Sunny watched us from his cushion by the glass door while he simultaneously whimpered and chewed. “You fell rather mad for me in a washroom, I recall.” He was smiling into my eyes, and I felt myself thawing out. The morning was draining, and the idea of washing off the hospital germs enticed me, but there was more we needed to discuss.

“You can’t do this, Philip.”

He reached for me, but I pulled back. “You’re still mad?”

“I’m not mad . . . I’m frustrated.”

His expression changed. The absences were part of the deal, and I didn’t mind, not at first, not ever, until I sensed a shift in him, in me, in us. Philip was someone I really thought I could settle down with. Someone I could let in and love. Being away wasn’t the only problem. The last few times he was home, he spent the majority of his time on calls and preparing for meetings. This was the guy who couldn’t be in the same room without touching me.
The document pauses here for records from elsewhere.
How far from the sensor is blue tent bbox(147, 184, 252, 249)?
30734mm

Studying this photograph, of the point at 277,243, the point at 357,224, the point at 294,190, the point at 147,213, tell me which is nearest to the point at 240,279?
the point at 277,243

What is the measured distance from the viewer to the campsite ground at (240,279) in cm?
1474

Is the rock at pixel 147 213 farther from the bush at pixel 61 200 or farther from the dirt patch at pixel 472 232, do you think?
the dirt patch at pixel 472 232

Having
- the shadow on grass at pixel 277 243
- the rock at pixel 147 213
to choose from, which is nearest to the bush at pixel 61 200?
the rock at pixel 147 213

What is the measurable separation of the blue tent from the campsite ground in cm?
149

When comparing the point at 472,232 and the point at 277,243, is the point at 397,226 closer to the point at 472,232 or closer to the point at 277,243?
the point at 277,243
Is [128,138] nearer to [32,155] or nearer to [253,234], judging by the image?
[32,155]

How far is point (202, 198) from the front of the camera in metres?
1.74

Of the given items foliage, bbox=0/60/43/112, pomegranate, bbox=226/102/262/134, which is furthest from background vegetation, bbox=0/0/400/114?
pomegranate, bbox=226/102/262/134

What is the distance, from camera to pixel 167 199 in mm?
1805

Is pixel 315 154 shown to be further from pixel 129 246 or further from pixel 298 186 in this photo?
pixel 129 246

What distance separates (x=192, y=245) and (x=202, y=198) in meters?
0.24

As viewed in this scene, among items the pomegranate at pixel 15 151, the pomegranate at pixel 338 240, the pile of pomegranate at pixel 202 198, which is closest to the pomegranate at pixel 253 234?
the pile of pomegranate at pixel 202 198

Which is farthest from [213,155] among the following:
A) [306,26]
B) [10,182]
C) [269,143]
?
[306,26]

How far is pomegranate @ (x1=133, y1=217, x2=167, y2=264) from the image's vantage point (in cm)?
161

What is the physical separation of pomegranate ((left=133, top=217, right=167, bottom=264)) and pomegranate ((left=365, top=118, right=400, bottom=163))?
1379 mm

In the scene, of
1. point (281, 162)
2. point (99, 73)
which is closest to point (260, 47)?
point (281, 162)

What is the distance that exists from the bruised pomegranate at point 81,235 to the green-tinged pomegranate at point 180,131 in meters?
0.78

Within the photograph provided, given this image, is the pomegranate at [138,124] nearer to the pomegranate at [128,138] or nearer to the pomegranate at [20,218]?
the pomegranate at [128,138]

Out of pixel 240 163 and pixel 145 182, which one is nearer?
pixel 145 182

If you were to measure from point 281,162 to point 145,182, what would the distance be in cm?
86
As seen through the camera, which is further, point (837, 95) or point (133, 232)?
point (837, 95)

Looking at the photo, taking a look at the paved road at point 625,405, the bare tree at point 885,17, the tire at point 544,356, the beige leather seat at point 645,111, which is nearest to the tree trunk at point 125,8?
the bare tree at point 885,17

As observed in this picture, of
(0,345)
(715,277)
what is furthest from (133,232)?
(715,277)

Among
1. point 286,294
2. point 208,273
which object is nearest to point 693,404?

The shift left my mind to wander. Had Philip finally gotten bored with me? Was there someone else? Could the ring have been a mistake? The physical distance I could live with, I had lived with, but the emotional distance was something else. I couldn’t get him to connect.

I took a seat on one of our chrome-plated kitchen stools. “Did you even want to get married? Or did you think you had no choice?”

He turned away, avoiding my eyes.

“I take offense at that accusation, Charlotte. I recall your hesitance to get married. The exact words were . . .”

I held my palm up. “I know what I said . . . but you . . . It was different with you, Philip. At least I thought it could be different.”

“You told me you liked that I traveled. That it eased some of the pressure for you. It’s what gave you breathing space and freedom to . . .”

“Grow,” I whispered. It was enough for some time. And I grew. But we didn’t. Not Philip and me. Not as a couple.

“You women,” he exclaimed, leaving me as he headed for our bedroom and a warm shower. I followed him, the sounds of our feet shuffling against the polished floors. “You want, you don’t want. I can’t always follow you, Charlotte. You ask for one thing but want another.”

I didn’t know what I wanted, so I let him undress without making a move for my own clothes. His reflection in the bathroom mirror surprised me. The excess travel was taking its toll. He looked thinner than usual, and I told him.

“If I polish off dinner and dessert, can I get you to join me in the pool later?”

That was Philip. Everything was a joke. Everything too serious for him. In many ways, it was the balm for my inner sadness, but today it hurt, and I walked out of the bathroom, leaving him to shower without me.

 

 

CHAPTER 6

May 2016, Back Then

Kansas City, Missouri

I left Philip in the restaurant’s bathroom.

Daniel and I sat in silence, side by side, while my mother had the single greatest birthday of her life. Philip told her dirty joke after dirty joke, and when dessert came, he made sure it was elaborate with an abundance of candles. When Mom closed her eyes and wished, I saw joy spread across her face. It sustained me while the longing to be somewhere alone with Philip nagged at me, his deep stare telling me he felt the same.